Questa è la strumentazione che usiamo qui a Potenza per misurare le emissioni dirette di CO2 e le emissioni
di N2 legate alla nitrificazione, alla denitrificazione e alla nitrifier denitrification.
LA NITRIFICAZIONE
Ricordandoci della reazione di nitrificazione, essa in realtà si compone di due stadi con la formazione di un
prodotto intermedio chiamato idrossilammina. Le membrane interne dei batteri nitrificanti (AOB e NOB)
costituiscono il sito di un enzima chiave nell’ossidazione dell’NH3, l’ammoniaca monossigenasi, che ossida
l’NH3 a idrossilammina. Successivamente, l’idrossilammina ossidoreduttasi, enzima peri-plasmatico, ossida
l’idrossilammina a NO2-, con rimozione di quattro elettroni.

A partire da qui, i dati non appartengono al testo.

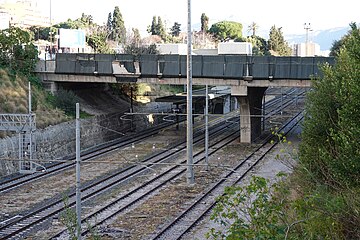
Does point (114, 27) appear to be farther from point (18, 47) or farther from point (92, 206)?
point (92, 206)

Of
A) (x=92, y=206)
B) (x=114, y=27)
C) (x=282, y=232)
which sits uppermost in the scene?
(x=114, y=27)

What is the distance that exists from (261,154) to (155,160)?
8.06m

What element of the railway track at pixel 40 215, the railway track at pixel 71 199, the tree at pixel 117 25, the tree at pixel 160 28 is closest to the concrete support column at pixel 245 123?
the railway track at pixel 71 199

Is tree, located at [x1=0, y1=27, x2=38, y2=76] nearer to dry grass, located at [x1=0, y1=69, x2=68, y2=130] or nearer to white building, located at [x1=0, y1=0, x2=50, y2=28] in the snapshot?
dry grass, located at [x1=0, y1=69, x2=68, y2=130]

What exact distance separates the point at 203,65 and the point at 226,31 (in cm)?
9232

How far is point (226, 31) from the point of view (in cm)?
13388

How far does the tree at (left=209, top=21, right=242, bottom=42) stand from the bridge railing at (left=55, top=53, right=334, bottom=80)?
294 ft

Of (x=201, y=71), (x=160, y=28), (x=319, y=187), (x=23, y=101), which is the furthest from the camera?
(x=160, y=28)

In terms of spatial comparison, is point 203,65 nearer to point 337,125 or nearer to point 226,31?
point 337,125

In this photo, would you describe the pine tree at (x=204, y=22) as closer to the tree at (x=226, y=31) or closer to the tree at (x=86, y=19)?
the tree at (x=226, y=31)

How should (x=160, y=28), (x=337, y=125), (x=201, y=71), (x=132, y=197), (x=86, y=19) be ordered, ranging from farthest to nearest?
1. (x=160, y=28)
2. (x=86, y=19)
3. (x=201, y=71)
4. (x=132, y=197)
5. (x=337, y=125)

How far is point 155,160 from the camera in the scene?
37562 millimetres

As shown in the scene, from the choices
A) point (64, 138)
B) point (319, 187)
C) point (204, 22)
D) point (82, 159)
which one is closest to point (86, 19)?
point (204, 22)

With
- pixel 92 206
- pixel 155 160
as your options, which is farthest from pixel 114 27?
pixel 92 206
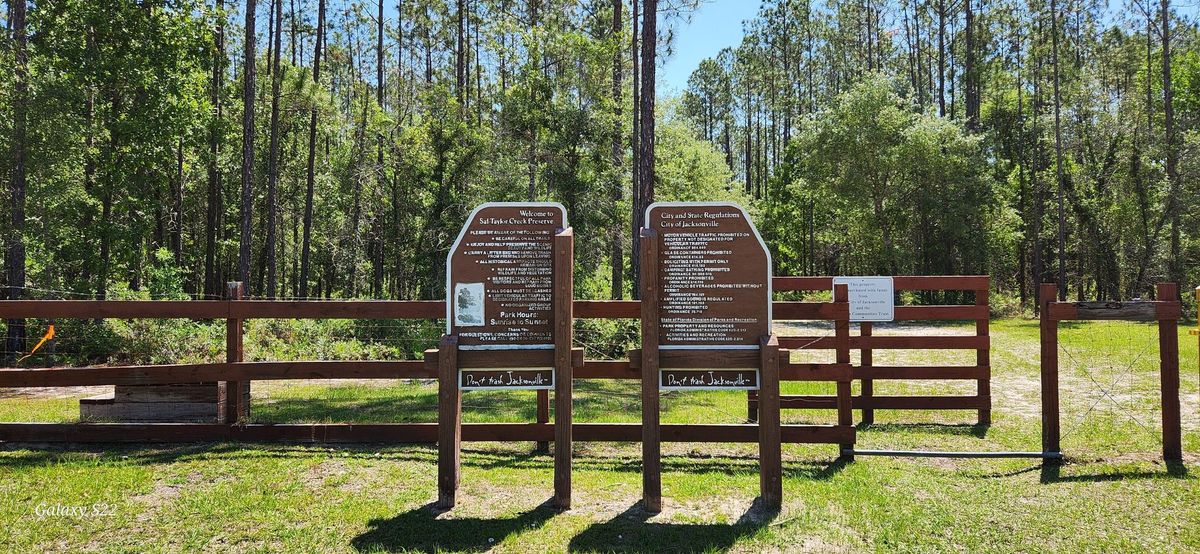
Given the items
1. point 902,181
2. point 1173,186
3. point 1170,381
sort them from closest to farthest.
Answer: point 1170,381, point 1173,186, point 902,181

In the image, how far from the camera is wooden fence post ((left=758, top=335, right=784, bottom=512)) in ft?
15.5

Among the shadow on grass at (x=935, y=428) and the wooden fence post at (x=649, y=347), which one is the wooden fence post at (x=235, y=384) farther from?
the shadow on grass at (x=935, y=428)

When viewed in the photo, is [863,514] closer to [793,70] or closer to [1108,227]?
[1108,227]

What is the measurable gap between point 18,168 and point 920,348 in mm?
16266

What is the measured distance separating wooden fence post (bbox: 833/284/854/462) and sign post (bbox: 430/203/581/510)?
2.57 metres

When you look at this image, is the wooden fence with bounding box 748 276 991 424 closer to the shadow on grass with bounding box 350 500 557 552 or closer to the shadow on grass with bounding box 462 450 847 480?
the shadow on grass with bounding box 462 450 847 480

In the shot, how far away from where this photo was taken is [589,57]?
23.2m

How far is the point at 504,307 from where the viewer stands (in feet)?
16.5

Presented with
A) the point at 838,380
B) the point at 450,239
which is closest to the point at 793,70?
the point at 450,239

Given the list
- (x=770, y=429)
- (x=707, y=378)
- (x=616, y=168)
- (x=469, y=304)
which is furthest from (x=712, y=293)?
(x=616, y=168)

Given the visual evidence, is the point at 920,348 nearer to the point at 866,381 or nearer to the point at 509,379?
the point at 866,381

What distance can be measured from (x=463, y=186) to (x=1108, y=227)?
2892cm

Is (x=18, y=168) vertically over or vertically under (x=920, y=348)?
over

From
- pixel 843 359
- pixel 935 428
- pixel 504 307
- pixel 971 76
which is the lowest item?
pixel 935 428
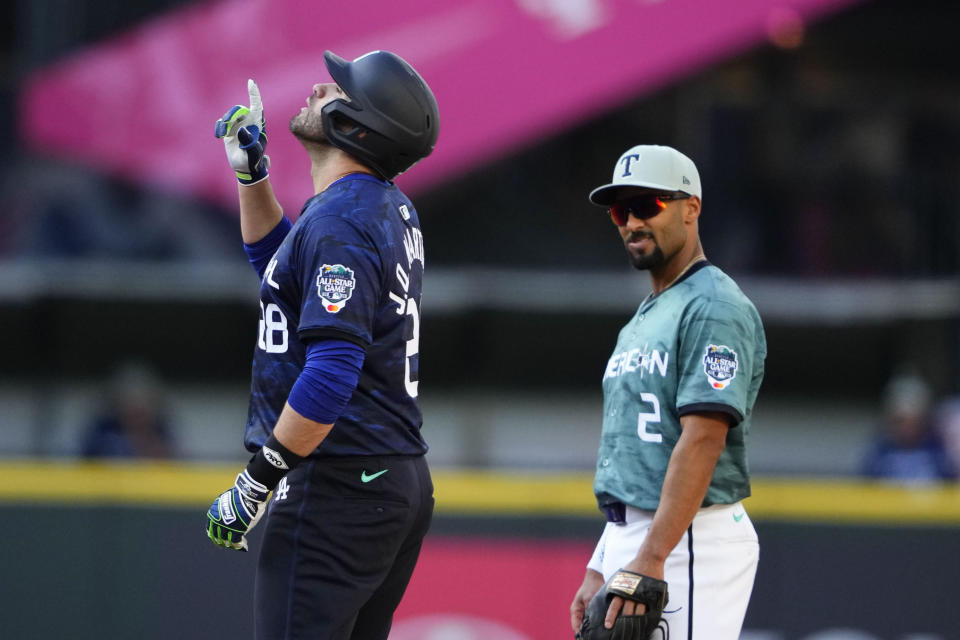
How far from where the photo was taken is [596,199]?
11.7 ft

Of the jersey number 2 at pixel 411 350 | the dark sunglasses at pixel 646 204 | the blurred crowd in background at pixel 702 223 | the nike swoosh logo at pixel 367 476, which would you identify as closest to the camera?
the nike swoosh logo at pixel 367 476

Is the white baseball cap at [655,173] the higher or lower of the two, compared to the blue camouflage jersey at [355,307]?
higher

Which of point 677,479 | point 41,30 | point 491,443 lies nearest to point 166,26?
point 41,30

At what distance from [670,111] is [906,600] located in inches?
244

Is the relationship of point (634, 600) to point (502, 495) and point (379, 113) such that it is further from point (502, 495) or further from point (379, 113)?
point (502, 495)

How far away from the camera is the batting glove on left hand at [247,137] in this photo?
3547 mm

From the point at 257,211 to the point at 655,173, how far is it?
1.22 m

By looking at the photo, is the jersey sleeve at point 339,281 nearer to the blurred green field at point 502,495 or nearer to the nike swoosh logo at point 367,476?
the nike swoosh logo at point 367,476

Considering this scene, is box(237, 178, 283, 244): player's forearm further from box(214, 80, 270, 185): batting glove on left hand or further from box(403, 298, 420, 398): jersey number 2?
box(403, 298, 420, 398): jersey number 2

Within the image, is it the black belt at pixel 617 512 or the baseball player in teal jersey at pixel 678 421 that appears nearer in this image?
the baseball player in teal jersey at pixel 678 421

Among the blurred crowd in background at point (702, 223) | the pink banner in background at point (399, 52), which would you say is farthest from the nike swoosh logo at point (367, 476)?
the blurred crowd in background at point (702, 223)

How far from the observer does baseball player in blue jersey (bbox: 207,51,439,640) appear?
117 inches

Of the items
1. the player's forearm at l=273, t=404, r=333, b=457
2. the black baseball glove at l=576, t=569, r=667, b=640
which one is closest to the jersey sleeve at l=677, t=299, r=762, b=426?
the black baseball glove at l=576, t=569, r=667, b=640

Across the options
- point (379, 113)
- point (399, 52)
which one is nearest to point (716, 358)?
point (379, 113)
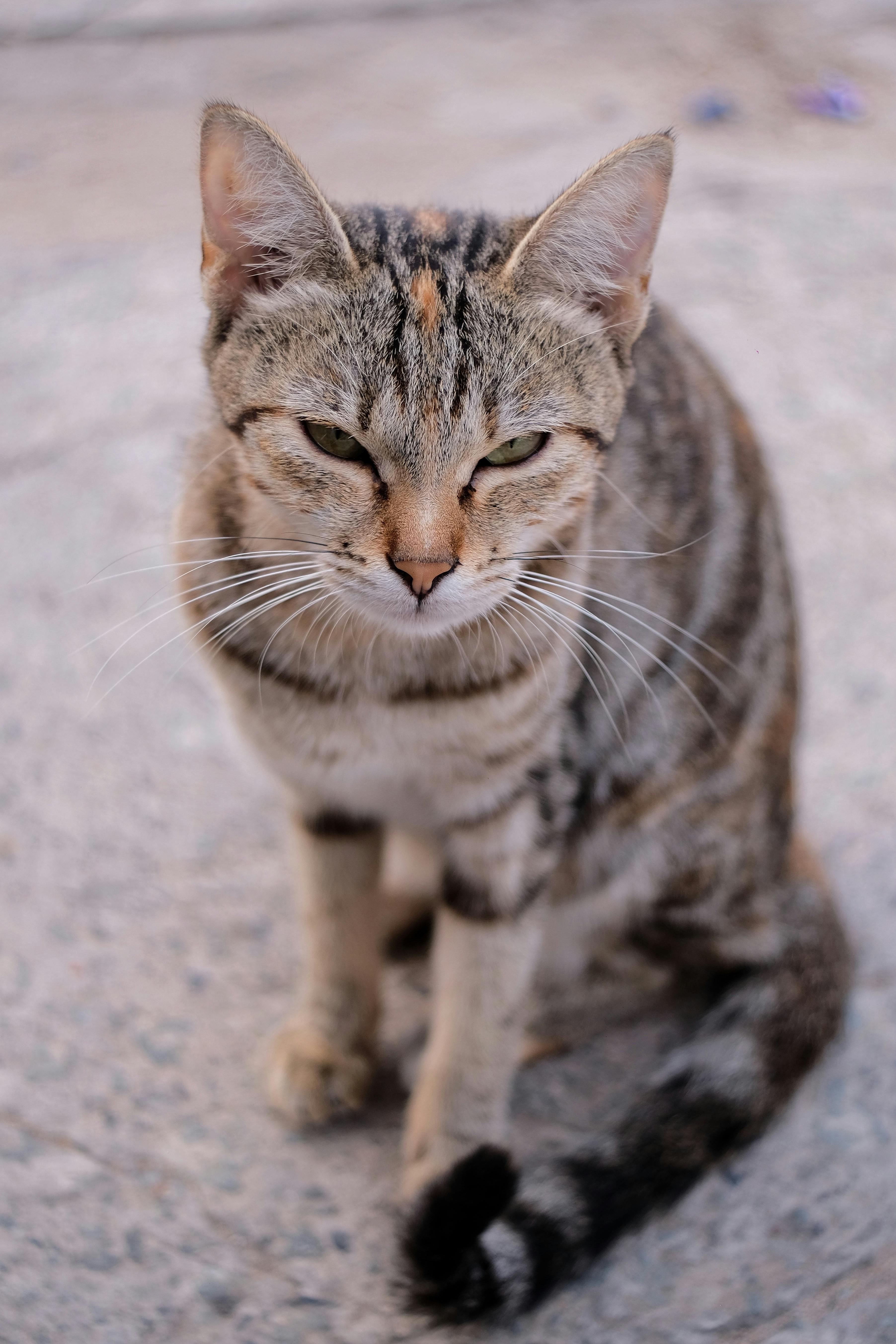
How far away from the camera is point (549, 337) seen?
56.7 inches

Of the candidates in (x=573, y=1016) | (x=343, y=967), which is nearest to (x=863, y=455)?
(x=573, y=1016)

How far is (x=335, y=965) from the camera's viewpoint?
1910 millimetres

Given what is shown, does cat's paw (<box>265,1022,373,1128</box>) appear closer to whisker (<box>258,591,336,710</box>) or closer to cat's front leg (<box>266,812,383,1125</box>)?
cat's front leg (<box>266,812,383,1125</box>)

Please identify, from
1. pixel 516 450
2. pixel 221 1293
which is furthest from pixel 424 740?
pixel 221 1293

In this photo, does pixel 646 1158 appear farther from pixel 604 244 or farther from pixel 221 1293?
pixel 604 244

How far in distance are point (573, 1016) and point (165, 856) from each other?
86 centimetres

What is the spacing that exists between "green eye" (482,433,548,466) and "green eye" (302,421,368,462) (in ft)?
0.50

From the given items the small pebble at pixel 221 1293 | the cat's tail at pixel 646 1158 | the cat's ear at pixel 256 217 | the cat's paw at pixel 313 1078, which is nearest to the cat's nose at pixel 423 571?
the cat's ear at pixel 256 217

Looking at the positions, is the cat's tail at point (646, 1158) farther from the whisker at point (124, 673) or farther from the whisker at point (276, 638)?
the whisker at point (124, 673)

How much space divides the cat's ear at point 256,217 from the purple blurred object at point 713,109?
4.00 m

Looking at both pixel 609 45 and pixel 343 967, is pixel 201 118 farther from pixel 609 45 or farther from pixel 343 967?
pixel 609 45

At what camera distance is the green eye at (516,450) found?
4.65ft

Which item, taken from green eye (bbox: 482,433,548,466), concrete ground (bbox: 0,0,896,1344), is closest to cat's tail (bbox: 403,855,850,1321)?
concrete ground (bbox: 0,0,896,1344)

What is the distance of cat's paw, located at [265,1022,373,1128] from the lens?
1.84 m
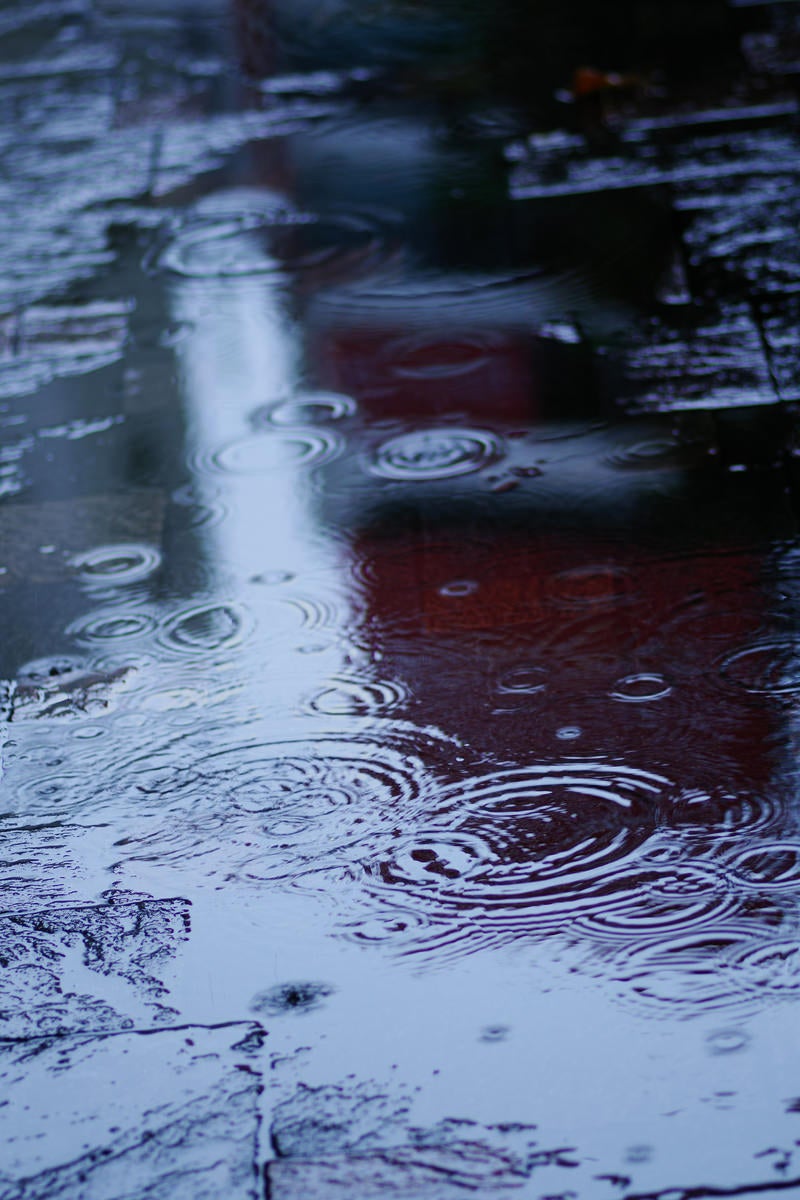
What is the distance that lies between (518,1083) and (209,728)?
886 mm

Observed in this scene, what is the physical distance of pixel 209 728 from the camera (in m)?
2.15

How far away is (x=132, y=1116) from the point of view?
4.66 feet

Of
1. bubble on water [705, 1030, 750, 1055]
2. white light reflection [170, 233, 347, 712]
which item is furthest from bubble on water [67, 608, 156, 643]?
bubble on water [705, 1030, 750, 1055]

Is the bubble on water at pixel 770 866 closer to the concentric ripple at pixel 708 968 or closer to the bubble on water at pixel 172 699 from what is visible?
the concentric ripple at pixel 708 968

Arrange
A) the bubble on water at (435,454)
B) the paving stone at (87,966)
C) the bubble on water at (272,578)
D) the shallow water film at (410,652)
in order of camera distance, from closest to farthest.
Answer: the shallow water film at (410,652) < the paving stone at (87,966) < the bubble on water at (272,578) < the bubble on water at (435,454)

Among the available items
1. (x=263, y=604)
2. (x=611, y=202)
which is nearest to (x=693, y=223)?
(x=611, y=202)

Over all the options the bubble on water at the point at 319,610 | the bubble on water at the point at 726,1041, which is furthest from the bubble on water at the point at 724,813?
the bubble on water at the point at 319,610

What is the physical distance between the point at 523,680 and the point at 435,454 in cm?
82

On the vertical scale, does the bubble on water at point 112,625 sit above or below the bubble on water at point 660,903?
above

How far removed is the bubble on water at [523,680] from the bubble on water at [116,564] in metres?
0.78

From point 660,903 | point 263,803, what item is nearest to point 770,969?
point 660,903

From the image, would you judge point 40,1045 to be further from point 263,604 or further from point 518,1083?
point 263,604

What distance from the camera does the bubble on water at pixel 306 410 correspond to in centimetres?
305

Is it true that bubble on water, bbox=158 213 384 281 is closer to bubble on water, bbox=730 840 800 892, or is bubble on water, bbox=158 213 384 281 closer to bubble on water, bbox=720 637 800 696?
bubble on water, bbox=720 637 800 696
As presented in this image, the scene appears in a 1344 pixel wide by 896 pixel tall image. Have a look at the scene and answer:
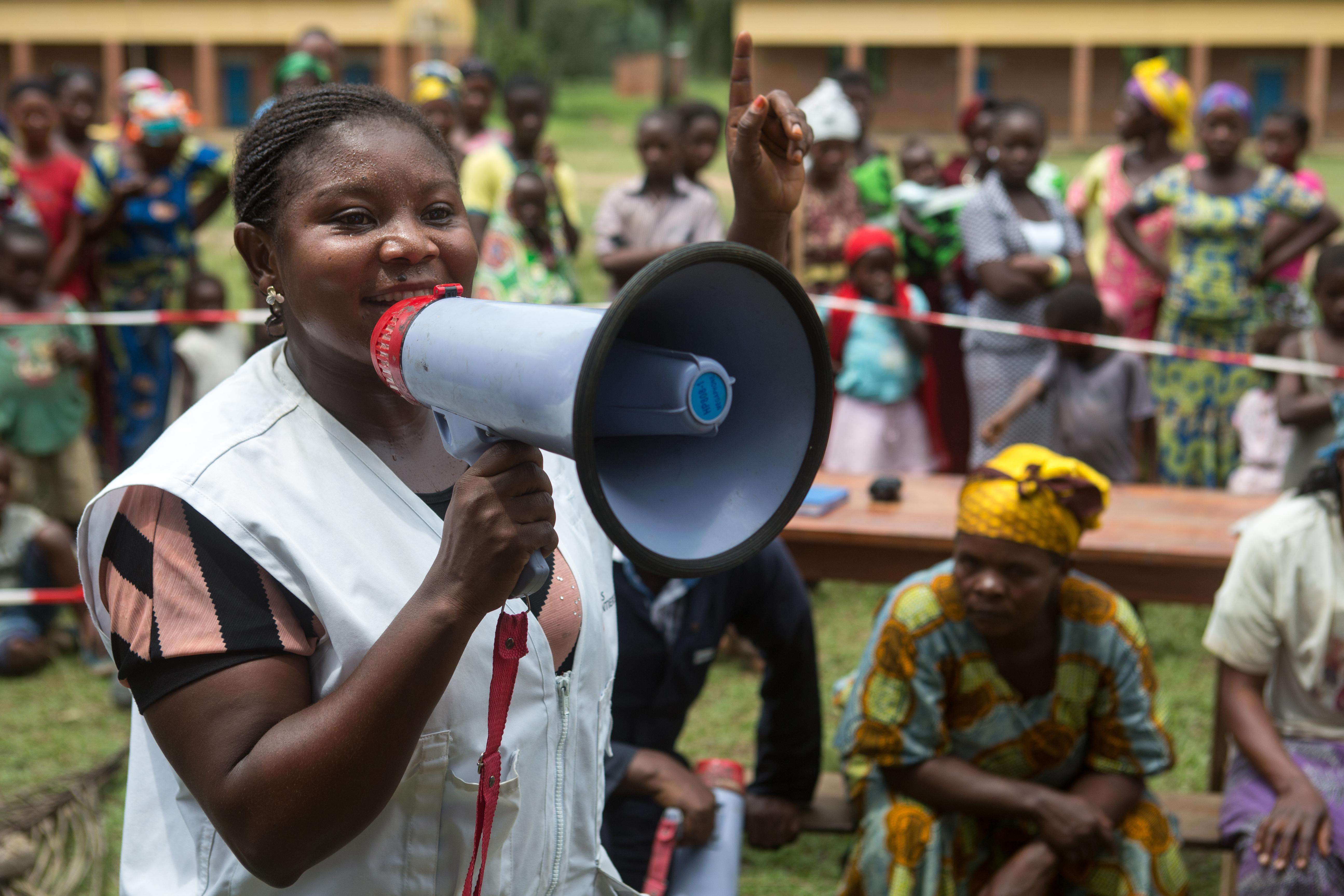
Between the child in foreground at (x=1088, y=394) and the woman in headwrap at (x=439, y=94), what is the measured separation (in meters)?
3.18

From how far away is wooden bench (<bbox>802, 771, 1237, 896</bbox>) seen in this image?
11.0 ft

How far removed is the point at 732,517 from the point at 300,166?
69 cm

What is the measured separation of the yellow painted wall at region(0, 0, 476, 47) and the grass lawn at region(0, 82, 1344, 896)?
22.4 meters

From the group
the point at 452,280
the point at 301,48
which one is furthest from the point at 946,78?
the point at 452,280

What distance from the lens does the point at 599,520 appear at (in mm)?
1231

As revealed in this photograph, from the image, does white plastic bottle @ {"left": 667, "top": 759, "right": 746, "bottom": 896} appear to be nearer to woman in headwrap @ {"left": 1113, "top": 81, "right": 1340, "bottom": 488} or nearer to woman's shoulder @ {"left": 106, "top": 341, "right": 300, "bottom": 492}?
woman's shoulder @ {"left": 106, "top": 341, "right": 300, "bottom": 492}

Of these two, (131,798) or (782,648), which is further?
(782,648)

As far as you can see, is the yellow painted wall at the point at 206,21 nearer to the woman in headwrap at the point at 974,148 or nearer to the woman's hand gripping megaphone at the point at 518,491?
the woman in headwrap at the point at 974,148

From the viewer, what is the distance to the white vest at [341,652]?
4.61 feet

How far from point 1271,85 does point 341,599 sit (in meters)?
29.9

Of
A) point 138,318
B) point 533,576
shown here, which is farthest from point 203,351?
point 533,576

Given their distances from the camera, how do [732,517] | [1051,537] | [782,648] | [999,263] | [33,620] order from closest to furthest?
[732,517] → [1051,537] → [782,648] → [33,620] → [999,263]

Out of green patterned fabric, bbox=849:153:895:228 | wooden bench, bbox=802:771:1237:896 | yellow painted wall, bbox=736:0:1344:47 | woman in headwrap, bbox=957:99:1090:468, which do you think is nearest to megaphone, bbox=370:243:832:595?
wooden bench, bbox=802:771:1237:896

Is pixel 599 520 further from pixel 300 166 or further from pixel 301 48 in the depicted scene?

In realtà l’N2O viene prodotto anche durante l'ossidazione incompleta di NH2OH a causa della formazione
del radicale nitrosile (NOH).
LA DENITRIFICAZIONE
La denitrificazione è la riduzione graduale di NO3- a N2. La denitrificazione coinvolge diversi tipi di
microbi eterotrofi che riducono il nitrato in azoto gassoso, producendo nitrito, ossido nitrico (NO) e
protossido di azoto (N2O) come intermedi.
NITRIFIER DENITRIFICATION
Oltre 35 anni fa, si proponeva che gli stessi nitrificatori (AOB) potessero non solo nitrificare, ma
anche denitrificare; questa via di nitrificazione, detta denitrificazione nitrificante, potrebbe
contribuire in gran parte alla perdita di ammonio sotto forma di NO ed N2O.
Questa sequenza di reazioni è permessa da batteri ossidanti ammonio autotrofi; Nitrosomonas europaea è il
più studiato
Questo ci fa capire che in un impianto di depurazioni posso avere sia emissioni di CO2 innocua perché
prevalentemente non fossile, sia di N2O che è 300 volte più potente della prima.